Note that some topics have inherently wider appeal than others – a short light post discussing something concrete and weird about the world is definitely going to get more readers than a piece that compares different philosophical schools. But if you care about philosophy, maybe the second piece is more important to you to write. The numbers aren’t a proxy for value of the piece or quality of its ideas.
Even if you’re exclusively interested in maximizing reception, audience might matter. I think very few people cared about my 2017 summary of a 2015 Blue Ribbon Study Panel on Biosecurity report, which is fair – I wrote it because I had already read this 83-page-long report, and figured someone else might just like to see my notes.
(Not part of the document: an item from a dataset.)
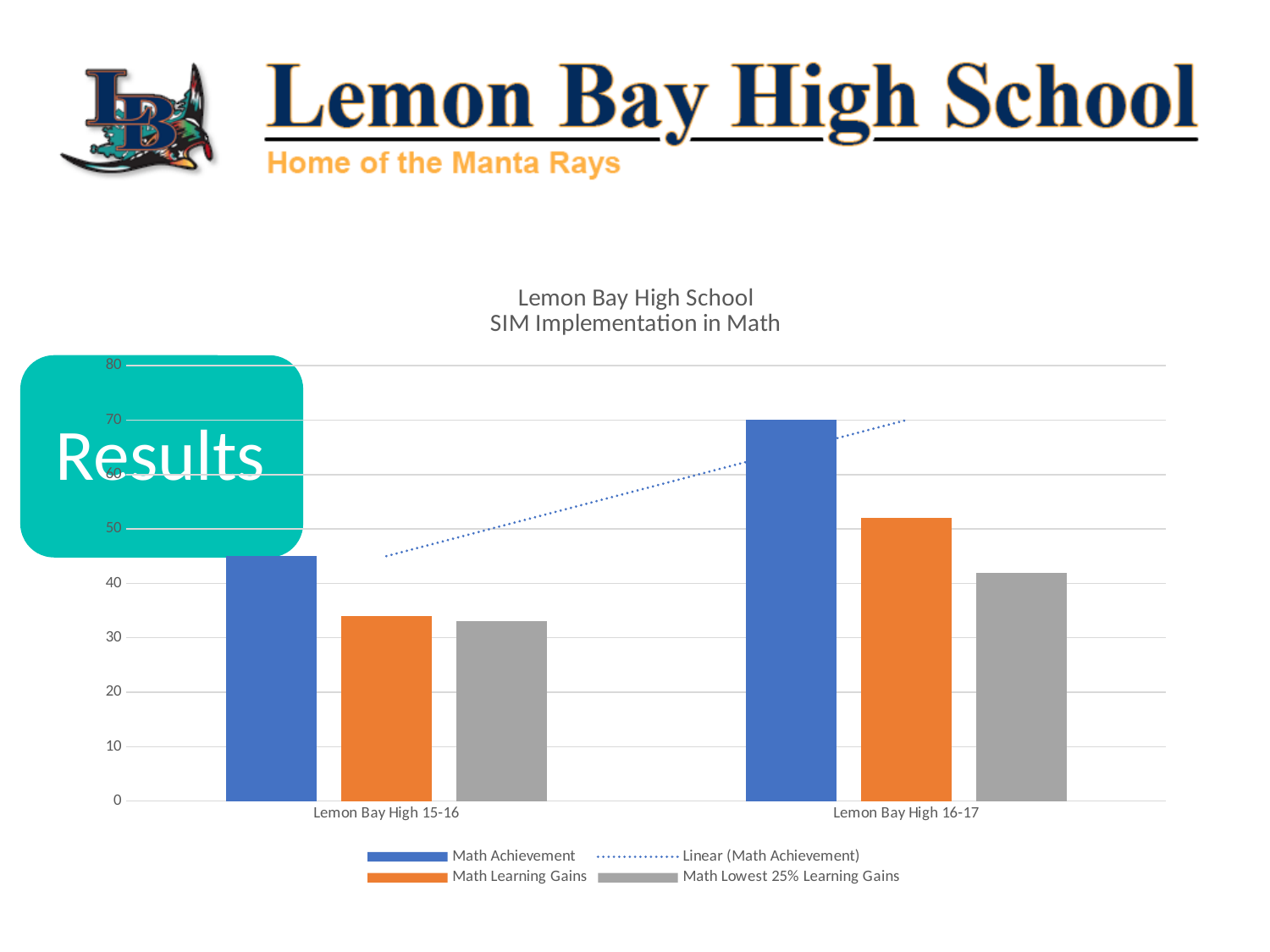
Is the Math Lowest 25% Learning Gains value for Lemon Bay High 15-16 greater or less than 40? less What is the title of the chart? Lemon Bay High School SIM Implementation in Math How many entries does the chart's legend list? 4 Does the Math Achievement value rise or fall from Lemon Bay High 15-16 to Lemon Bay High 16-17? rise Which series has the lowest value for Lemon Bay High 16-17? Math Lowest 25% Learning Gains What kind of chart is shown on the slide? bar chart Is the Math Learning Gains value for Lemon Bay High 16-17 greater or less than 40? greater Is the Math Achievement value for Lemon Bay High 15-16 greater or less than 50? less How many categories are shown on the x axis of the chart? 2 Which series has the highest value for Lemon Bay High 16-17? Math Achievement Which has the higher Math Achievement value, Lemon Bay High 15-16 or Lemon Bay High 16-17? Lemon Bay High 16-17 What is the Math Achievement value for Lemon Bay High 16-17? 70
And empirically they did, because a major biosecurity funder came up to me at an event and said they read it and really appreciated that I wrote it – they wanted to know what was in the original report and didn’t want to read 83 pages. This was a fantastic audience for it to reach. Or, like, if you want to contribute to the academic discourse, probably you want to engage with the academic literature, and that’s just inherently gonna dissuade many casual readers.
But listen, I bet you’re not just writing to maximize audience. Friend of the blog Ozy Brennan once said that being a writer requires “the absolute conviction that total strangers should listen to you because your words are interesting and valuable” (as well as “the decision to choose a career where you never leave the house or talk to anyone”.)
You’re here to say something interesting and valuable, right? I don’t think you ought to smooth out everything you touch for the masses. You want to say something that only you could say or that will hit the reader who needs it at the right time. You want to impress that one guy at the Blogging Club, or you practice “blogging as warnings scrawled on the cave wall”, or you’re writing for nice future AGIs creating rescue simulations of you based on your digital text corpus. Listen. Don’t lose your mind about it. Just try to say something beautiful and true. Or, failing that, say something fascinating and baffling.
But, I mean, obviously it’d be nice if the masses turn out to want to hear it too. I get it. There’s nuance.